Work to complete =
Print every line below unchanged, starting at the line containing "Within the image" and going down through the line containing "3536 inches", with both of those lines included.

Saved data entries:

▼▼▼

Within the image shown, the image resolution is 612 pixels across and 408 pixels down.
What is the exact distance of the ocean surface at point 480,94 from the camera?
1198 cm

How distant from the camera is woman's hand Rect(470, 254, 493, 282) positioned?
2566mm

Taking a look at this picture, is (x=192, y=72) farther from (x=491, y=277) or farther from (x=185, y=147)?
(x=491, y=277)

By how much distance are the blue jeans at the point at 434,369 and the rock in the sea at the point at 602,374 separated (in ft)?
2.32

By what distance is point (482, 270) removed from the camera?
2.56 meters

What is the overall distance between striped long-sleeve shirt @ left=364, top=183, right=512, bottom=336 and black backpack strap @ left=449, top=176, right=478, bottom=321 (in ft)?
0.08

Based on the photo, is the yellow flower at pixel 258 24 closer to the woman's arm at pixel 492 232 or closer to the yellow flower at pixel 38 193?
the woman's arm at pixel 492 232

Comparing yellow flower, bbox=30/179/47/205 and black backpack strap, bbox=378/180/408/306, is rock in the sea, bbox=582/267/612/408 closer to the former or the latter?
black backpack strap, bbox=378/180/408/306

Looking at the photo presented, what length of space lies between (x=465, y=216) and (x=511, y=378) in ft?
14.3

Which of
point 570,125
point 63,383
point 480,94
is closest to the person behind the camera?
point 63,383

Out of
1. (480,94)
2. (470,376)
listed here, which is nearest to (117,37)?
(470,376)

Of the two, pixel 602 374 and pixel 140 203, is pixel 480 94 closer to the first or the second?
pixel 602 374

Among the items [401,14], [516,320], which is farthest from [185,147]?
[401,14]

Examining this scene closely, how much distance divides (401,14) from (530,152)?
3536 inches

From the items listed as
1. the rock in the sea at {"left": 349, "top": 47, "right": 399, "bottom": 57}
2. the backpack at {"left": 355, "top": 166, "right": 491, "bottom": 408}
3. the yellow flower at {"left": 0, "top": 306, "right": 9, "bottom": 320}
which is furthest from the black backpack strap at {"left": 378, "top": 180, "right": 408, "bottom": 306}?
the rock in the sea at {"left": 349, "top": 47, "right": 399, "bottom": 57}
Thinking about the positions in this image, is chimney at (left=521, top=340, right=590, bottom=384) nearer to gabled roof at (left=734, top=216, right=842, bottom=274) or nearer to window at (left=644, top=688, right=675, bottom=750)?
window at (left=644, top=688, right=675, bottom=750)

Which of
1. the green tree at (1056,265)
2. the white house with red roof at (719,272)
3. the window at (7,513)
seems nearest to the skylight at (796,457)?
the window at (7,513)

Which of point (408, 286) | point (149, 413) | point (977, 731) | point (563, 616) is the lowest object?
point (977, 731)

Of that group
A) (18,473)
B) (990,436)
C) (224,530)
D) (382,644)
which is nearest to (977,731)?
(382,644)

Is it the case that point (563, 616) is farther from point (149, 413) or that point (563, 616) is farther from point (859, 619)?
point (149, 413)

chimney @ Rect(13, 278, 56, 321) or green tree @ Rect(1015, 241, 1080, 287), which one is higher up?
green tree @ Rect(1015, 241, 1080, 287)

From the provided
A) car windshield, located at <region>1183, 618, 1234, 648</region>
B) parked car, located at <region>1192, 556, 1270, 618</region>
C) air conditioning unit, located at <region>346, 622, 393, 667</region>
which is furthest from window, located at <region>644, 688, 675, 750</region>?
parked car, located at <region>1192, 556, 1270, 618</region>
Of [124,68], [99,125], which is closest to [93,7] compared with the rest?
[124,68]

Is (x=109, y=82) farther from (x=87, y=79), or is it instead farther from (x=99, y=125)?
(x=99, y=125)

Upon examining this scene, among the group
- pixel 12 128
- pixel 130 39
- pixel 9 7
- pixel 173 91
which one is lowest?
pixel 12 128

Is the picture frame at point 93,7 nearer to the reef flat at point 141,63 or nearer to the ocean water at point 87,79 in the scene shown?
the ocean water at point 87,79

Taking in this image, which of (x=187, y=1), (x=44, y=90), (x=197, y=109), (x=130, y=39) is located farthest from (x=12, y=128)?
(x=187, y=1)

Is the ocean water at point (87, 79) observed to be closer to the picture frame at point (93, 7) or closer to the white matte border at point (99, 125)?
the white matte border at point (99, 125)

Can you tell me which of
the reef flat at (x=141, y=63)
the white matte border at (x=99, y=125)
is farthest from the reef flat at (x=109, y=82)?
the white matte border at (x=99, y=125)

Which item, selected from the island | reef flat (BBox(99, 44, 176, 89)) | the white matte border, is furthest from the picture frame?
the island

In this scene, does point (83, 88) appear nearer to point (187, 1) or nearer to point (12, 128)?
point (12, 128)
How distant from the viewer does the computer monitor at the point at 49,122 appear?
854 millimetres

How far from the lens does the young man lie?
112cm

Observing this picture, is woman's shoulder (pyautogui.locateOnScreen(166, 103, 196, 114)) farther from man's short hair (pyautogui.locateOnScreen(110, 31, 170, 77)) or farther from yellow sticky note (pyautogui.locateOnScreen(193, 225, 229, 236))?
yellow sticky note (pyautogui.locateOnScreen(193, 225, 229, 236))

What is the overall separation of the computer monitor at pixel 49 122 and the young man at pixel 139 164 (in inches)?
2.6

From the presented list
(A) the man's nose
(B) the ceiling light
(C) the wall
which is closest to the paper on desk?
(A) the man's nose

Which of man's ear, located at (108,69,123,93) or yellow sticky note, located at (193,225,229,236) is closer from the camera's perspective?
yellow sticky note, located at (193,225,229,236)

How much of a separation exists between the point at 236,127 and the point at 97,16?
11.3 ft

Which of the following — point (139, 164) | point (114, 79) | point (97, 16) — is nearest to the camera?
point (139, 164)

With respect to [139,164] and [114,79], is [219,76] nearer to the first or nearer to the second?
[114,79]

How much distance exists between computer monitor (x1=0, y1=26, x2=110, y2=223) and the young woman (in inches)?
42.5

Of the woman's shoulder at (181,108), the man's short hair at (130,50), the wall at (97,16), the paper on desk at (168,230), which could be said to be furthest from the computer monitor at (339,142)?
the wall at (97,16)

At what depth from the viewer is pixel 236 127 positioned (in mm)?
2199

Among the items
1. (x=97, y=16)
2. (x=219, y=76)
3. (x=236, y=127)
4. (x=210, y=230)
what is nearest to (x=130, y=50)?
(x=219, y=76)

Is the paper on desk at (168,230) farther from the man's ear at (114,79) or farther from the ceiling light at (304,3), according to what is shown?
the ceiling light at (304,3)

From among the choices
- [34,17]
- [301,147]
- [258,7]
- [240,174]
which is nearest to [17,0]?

▲▲▲
▼▼▼

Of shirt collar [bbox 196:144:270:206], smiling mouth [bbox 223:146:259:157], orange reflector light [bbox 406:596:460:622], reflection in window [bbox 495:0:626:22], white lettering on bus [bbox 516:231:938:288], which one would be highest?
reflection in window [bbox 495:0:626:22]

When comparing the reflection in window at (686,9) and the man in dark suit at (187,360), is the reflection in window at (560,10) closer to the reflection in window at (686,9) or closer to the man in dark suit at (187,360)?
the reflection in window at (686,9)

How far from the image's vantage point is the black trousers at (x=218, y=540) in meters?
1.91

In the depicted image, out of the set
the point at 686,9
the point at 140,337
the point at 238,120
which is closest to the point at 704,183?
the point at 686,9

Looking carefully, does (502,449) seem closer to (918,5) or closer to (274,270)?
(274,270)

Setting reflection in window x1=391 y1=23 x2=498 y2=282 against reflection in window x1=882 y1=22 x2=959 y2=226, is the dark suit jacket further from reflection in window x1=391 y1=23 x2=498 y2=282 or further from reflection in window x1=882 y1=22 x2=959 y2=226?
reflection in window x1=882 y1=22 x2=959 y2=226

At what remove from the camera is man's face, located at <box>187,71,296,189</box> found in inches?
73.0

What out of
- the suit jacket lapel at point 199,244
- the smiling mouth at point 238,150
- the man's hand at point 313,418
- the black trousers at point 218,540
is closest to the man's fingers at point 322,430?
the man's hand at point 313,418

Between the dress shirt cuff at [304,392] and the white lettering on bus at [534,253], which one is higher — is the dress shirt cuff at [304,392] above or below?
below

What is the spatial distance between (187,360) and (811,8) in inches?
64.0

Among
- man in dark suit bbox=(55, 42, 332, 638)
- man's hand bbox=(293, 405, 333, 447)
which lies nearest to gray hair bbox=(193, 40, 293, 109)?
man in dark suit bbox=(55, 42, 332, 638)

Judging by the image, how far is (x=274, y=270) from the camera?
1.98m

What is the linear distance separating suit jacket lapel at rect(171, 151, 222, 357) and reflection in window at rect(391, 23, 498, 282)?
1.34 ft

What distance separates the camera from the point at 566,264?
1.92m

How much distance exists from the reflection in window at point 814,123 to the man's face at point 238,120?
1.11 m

▲▲▲

Answer for the task =
Within the image shown, the image resolution is 612 pixels across and 408 pixels down.
What is the exact distance of the ocean surface at point 480,94 from the camera?
1198 cm

How distant from the camera is woman's hand Rect(470, 254, 493, 282) positioned?
2566mm

Taking a look at this picture, is (x=192, y=72) farther from (x=491, y=277) or farther from (x=185, y=147)?
(x=491, y=277)

By how much distance are the blue jeans at the point at 434,369 and the rock in the sea at the point at 602,374 separated (in ft)?
2.32

By what distance is point (482, 270) removed from the camera?
2.56 meters

What is the overall distance between striped long-sleeve shirt @ left=364, top=183, right=512, bottom=336 and black backpack strap @ left=449, top=176, right=478, bottom=321 (in ft)?
0.08

Based on the photo, is the yellow flower at pixel 258 24 closer to the woman's arm at pixel 492 232 or closer to the yellow flower at pixel 38 193?
the woman's arm at pixel 492 232

Comparing yellow flower, bbox=30/179/47/205 and black backpack strap, bbox=378/180/408/306, is rock in the sea, bbox=582/267/612/408 closer to the former or the latter?
black backpack strap, bbox=378/180/408/306

Looking at the photo presented, what length of space lies between (x=465, y=216) and (x=511, y=378) in ft?
14.3

Which of
point 570,125
point 63,383
point 480,94
is closest to the person behind the camera?
point 63,383

Out of
1. (480,94)
2. (470,376)
listed here, which is nearest to (117,37)?
(470,376)

Of the two, pixel 602 374 and pixel 140 203, is pixel 480 94 closer to the first or the second?
pixel 602 374

Among the items [401,14], [516,320], which is farthest from [185,147]?
[401,14]

Examining this scene closely, how much distance divides (401,14) from (530,152)?
3536 inches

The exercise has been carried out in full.